Rowan's POV
Thorne had left her alone with a promise to return with more supplies. The silence in the cabin, after he was gone, was immense.
The compulsion started as a itch in her mind, a need to see. To confirm the horror she felt in her bones.
Pushing back the furs, she stood on shaky legs. The floorboards were cool under her bare feet, but not unpleasantly so. It was as if her very tolerance for temperature had been rewritten. She found a small, cracked mirror hanging on the wall by a leather strap, likely used for shaving.
She forced herself to look.
A stranger stared back.
Her auburn hair, the color of autumn leaves that Marcus had said he loved, was gone. In its place was a shock of white, so pure it seemed to glow against the dark logs of the wall. It wasn't the white of age, but the white of fresh snowfall under a full moon. It fell in messy waves around her shoulders, almost glittering.
Her eyes… Her green eyes, which Kira had always joked could be read like an open book, were now the pale, crystalline blue of a glacier crevasse. No warmth, no softness. Just a flat, frozen expanse with a darker ring of blue around the pupil. They looked ancient. They looked dead.
Her face was her own, yet not. Sharper, paler. Her lips seemed a shade bluer. And the frost… it wasn't just on her hands now. A delicate dusting of it clung to her eyebrows and the tips of her white eyelashes. She looked like a statue left out in a blizzard.
"No," she whispered to the reflection. The girl in the mirror mouthed the word back, a pitiful, frozen creature.
This wasn't a transformation. This was a corruption. Marcus hadn't just stolen her wolf; he had poisoned what was left, twisting it into this… this thing.
Tears welled up again, hot and shameful. She reached out, a desperate, foolish need to connect with the human face she remembered, to wipe the stranger's tears away.
Her frosted fingertips touched the glass.
There was no sound, just a sudden, violent sensation of cold leaping from her skin, eager and hungry. A spiderweb of frost exploded from her touch, racing across the surface of the mirror with terrifying speed. In less than a second, the entire mirror was opaque, coated in a thick, intricate pattern of ice. Her reflection vanished behind a wall of white.
She snatched her hand back as if burned, staring at the frozen mirror in horror.
She couldn't even touch something without destroying it. Without freezing it solid.
A broken cry tore from her throat. She stumbled backward, tripping over the pallet and landing hard on the floor. She drew her knees to her chest, wrapping her arms around them, trying to make herself small. The sobs that wracked her body were silent and deep, stolen by the enormity of her grief.
She was a monster. A beautiful, terrible, destructive monster. The stories parents told their children to keep them from wandering into the frozen woods. She was the Frostborn, a legend of ice and death.
What was left of Rowan Ashwood? The girl who loved the smell of baking bread, who collected wildflowers, who believed in fated mates and happy endings? That girl was dead at the bottom of the Black Ice River, drowned alongside her stolen wolf.
All that remained was this… this creature in a cabin, crying frost-tears and turning the world to ice.
The door opened, letting in a gust of cold air and Thorne. He took in the scene in one glance: her huddled on the floor, the frozen mirror, her shattered expression.
He didn't sigh. He didn't offer empty comfort. He simply walked over, knelt beside her not too close and placed a bundle of clothes on the floor between them.

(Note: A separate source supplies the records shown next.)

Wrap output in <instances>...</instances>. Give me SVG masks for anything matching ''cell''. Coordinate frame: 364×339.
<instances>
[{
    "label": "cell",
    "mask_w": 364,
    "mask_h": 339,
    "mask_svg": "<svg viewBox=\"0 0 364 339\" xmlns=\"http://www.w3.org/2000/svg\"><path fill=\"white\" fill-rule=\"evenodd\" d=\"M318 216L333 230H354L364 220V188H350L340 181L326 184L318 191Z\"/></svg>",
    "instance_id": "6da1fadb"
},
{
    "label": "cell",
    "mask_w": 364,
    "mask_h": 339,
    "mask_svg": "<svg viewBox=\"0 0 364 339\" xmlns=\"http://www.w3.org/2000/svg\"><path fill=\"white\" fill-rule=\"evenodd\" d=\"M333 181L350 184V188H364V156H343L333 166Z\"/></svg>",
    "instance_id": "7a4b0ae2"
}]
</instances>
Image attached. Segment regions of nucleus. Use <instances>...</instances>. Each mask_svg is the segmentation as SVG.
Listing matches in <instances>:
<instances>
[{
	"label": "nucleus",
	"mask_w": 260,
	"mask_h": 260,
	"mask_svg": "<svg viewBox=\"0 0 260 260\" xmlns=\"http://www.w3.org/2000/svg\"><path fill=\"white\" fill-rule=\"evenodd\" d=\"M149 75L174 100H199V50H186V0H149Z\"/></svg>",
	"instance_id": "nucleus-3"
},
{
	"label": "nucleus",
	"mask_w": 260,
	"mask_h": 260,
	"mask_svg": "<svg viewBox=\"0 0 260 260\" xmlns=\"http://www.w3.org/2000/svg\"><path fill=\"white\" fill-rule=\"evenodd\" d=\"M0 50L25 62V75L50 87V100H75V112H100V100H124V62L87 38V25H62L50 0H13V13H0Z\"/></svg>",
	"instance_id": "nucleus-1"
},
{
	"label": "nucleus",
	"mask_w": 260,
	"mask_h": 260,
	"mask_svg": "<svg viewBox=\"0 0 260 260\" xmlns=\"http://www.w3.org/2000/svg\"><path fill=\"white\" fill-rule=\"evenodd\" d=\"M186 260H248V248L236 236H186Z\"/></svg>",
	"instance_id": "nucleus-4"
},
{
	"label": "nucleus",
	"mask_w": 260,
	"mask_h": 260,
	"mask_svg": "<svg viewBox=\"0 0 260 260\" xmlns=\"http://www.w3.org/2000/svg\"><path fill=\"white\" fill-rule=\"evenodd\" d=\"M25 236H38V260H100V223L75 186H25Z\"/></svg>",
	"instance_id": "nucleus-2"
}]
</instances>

"The mirror was old anyway," he said, his voice gravelly but not unkind. He looked at her, his storm-gray eyes holding her frozen blue ones. "The frost will recede when you calm down. It's tied to your emotions. The power… it responds to strong feeling. Right now, your strongest feeling is fear. Of yourself."
"I'm a monster," she choked out, the words raw and true.
Thorne was silent for a long moment. "Marcus is a monster," he said finally, each word precise and hard. "He steals, corrupts, destroys for his own gain. What you are…" He gestured to the frozen mirror. "This is power. Wild, untamed, terrifying power. But it's not evil. It's what saved your life. It's what's going to let you take your life back." He pushed the clothes toward her. "Get dressed. I'll show you that you're not alone in being different."
He stood and walked back outside, leaving her with the clothes and his words.
Monster. Power. Not alone.
She looked at her frosted hands, then at the door where Thorne had exited. He saw the legend, the power. He didn't flinch from the frost.
But he didn't see the girl. Maybe the girl was truly gone.
Wiping her face, she left streaks of melted ice on her cheeks. She reached for the clothes simple, warm trousers, a tunic, a heavy wool sweater. As her agitation settled, she noticed the frost on her hands was indeed receding, melting away without a trace of wetness, leaving only that strange, pale skin.
Maybe the monster was all she had left. Maybe that had to be enough.
Slowly, she began to dress, the soft fabrics foreign against her cold skin. She was a monster in exile.
But for now, at least, she was a monster who was not alone.